§ Extracted records:
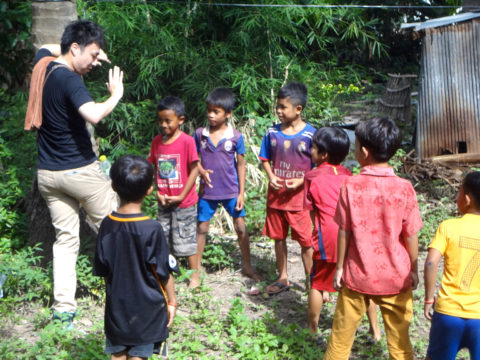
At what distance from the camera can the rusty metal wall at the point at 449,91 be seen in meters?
8.12

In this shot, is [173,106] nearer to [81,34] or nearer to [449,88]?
[81,34]

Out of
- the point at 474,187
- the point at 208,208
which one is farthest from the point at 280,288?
the point at 474,187

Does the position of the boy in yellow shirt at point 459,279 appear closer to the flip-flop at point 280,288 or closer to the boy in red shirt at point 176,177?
the flip-flop at point 280,288

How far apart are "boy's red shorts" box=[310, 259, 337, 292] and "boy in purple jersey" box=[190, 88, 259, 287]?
1.21 metres

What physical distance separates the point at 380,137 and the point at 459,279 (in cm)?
85

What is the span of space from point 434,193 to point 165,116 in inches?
159

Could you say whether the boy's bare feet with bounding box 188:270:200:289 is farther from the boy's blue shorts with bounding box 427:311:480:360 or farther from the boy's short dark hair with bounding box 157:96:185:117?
the boy's blue shorts with bounding box 427:311:480:360

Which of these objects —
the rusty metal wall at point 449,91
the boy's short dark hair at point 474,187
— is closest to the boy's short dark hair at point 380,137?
the boy's short dark hair at point 474,187

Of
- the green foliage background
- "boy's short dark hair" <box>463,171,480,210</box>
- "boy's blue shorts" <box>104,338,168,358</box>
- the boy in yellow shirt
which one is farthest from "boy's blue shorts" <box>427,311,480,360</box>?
the green foliage background

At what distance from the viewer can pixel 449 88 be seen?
8.23 meters

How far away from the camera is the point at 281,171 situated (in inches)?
186

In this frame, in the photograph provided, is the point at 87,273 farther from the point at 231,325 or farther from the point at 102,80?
the point at 102,80

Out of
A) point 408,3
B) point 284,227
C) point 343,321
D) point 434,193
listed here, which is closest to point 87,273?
point 284,227

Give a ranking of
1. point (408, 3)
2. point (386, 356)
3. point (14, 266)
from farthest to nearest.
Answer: point (408, 3) < point (14, 266) < point (386, 356)
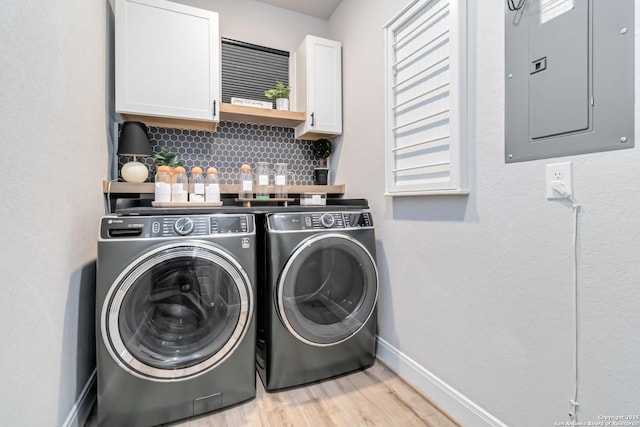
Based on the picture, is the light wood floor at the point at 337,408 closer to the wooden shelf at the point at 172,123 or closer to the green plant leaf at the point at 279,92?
the wooden shelf at the point at 172,123

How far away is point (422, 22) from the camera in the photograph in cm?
154

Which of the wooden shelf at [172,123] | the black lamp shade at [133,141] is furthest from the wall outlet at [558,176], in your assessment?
the black lamp shade at [133,141]

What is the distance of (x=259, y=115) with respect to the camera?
7.23 feet

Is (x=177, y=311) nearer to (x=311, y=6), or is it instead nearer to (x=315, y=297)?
(x=315, y=297)

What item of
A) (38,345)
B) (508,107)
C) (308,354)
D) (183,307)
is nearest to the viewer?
(38,345)

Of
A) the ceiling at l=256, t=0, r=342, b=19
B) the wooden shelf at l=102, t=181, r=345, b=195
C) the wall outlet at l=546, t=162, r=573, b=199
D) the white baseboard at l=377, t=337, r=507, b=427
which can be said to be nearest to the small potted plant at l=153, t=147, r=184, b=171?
the wooden shelf at l=102, t=181, r=345, b=195

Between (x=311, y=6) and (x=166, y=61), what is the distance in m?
1.31

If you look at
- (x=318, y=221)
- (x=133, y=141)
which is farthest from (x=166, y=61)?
(x=318, y=221)

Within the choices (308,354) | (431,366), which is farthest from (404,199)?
(308,354)

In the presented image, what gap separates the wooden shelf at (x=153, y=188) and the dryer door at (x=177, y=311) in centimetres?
77

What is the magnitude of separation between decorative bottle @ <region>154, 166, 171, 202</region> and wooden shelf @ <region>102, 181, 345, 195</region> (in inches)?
4.6

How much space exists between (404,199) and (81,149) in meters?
1.67

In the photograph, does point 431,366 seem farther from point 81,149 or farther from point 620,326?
point 81,149

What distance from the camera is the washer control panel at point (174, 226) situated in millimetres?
1303
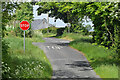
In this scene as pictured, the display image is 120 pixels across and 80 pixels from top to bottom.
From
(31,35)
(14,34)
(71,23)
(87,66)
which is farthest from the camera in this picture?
(71,23)

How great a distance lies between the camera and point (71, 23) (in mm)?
46562

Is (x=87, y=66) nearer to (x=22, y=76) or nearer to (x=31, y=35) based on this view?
Answer: (x=22, y=76)

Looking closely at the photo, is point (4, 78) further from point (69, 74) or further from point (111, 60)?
point (111, 60)

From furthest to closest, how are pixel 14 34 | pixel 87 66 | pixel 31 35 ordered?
pixel 31 35
pixel 14 34
pixel 87 66

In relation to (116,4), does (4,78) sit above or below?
below

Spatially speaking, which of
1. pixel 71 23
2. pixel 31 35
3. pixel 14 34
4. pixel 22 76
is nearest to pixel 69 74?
pixel 22 76

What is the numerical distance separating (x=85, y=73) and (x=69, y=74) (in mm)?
→ 1192

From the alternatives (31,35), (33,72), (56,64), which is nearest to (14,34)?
(31,35)

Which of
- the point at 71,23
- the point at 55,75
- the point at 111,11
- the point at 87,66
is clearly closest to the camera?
the point at 111,11

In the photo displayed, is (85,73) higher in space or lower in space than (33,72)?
lower

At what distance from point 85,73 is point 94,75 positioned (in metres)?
0.66

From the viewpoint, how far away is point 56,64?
15047 mm

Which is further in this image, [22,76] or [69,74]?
[69,74]

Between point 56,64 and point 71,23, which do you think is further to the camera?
point 71,23
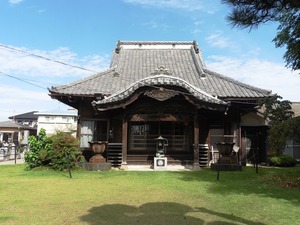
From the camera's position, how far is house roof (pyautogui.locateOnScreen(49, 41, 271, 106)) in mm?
15742

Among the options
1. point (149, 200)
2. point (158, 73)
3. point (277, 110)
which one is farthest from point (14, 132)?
point (149, 200)

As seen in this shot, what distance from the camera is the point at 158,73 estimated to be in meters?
15.1

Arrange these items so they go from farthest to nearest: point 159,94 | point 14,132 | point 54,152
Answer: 1. point 14,132
2. point 159,94
3. point 54,152

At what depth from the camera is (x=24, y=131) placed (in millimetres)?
44844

§ Exercise:
Take the line containing "At what distance from point" and every line after it up to the end of the data, and write them out exactly, without the pictures.

§ Right answer:
At what distance from point 85,73 is point 94,75 positioned (in metres)?
0.66

From the viewpoint, how far away is point 56,64?
15047 mm

Which is further in this image, [22,76] or [69,74]?
[69,74]

Between point 56,64 and point 71,23, which do you think is further to the camera?
point 71,23
From the camera's position, how far is house roof (pyautogui.locateOnScreen(49, 41, 271, 106)) in mm?
15742

Among the options
1. point (149, 200)
2. point (158, 73)
3. point (277, 110)
which one is farthest from point (14, 132)?
point (149, 200)

As seen in this shot, what distance from the camera is the point at 158,73 estimated to be in meters?
15.1

Arrange these items so they go from farthest to nearest: point 159,94 | point 14,132 | point 54,152
Answer: 1. point 14,132
2. point 159,94
3. point 54,152

At what depth from the camera is (x=24, y=131) placed (in millimetres)?
44844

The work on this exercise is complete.